● **Problem description**
Apart from the images, the entire listing below must be restated word for word.
● ● ●
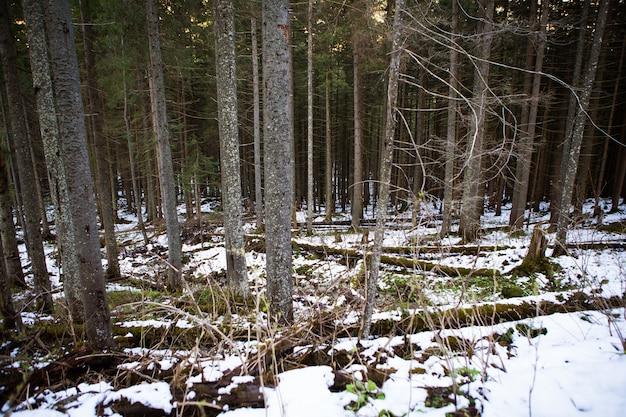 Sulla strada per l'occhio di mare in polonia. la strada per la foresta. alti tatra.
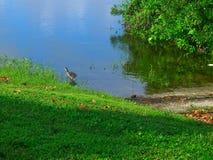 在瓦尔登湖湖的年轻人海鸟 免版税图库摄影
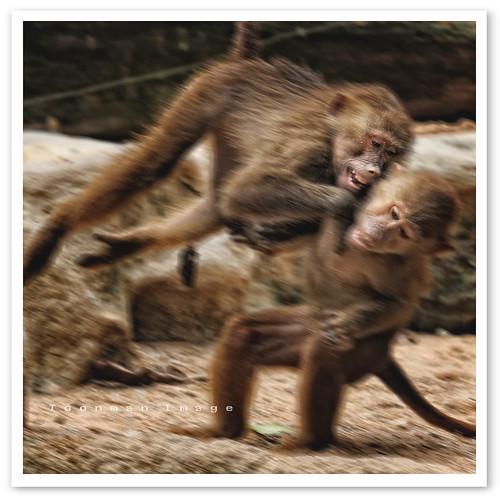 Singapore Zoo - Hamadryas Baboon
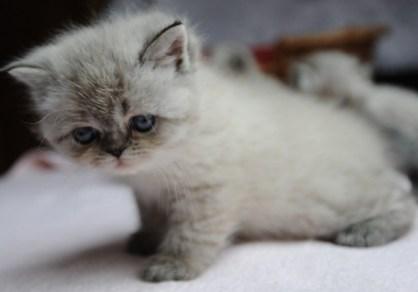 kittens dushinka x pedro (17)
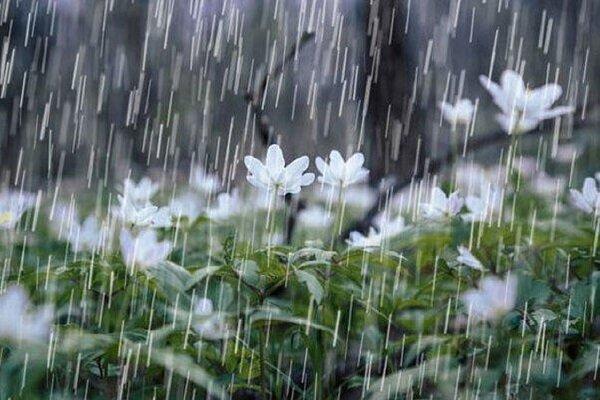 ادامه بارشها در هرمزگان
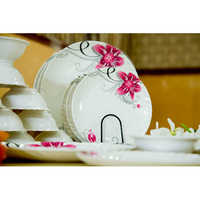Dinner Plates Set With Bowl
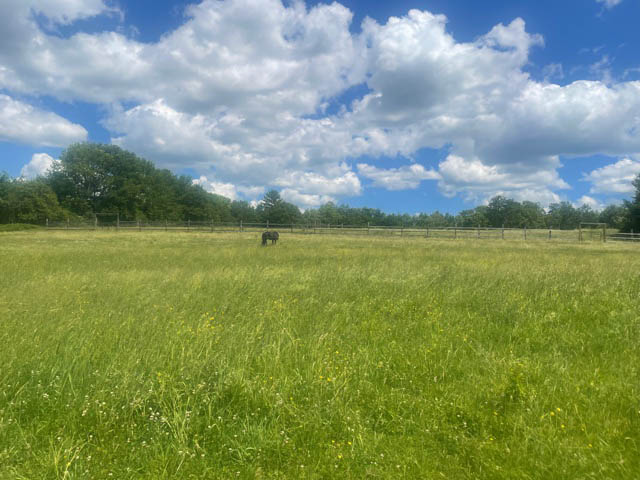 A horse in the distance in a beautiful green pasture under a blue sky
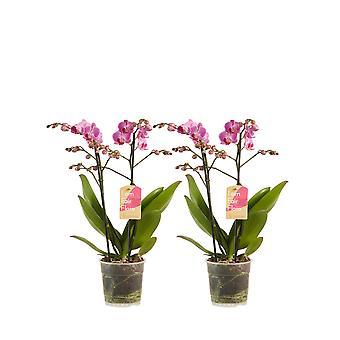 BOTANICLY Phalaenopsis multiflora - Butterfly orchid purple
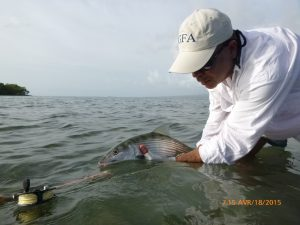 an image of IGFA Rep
● ● ●
● **Solution for this problem**
 Sulla strada per l'occhio di mare in polonia. la strada per la foresta. alti tatra.
 在瓦尔登湖湖的年轻人海鸟 免版税图库摄影
 Singapore Zoo - Hamadryas Baboon
 kittens dushinka x pedro (17)
 ادامه بارشها در هرمزگان
Dinner Plates Set With Bowl
 A horse in the distance in a beautiful green pasture under a blue sky
 BOTANICLY Phalaenopsis multiflora - Butterfly orchid purple
 an image of IGFA Rep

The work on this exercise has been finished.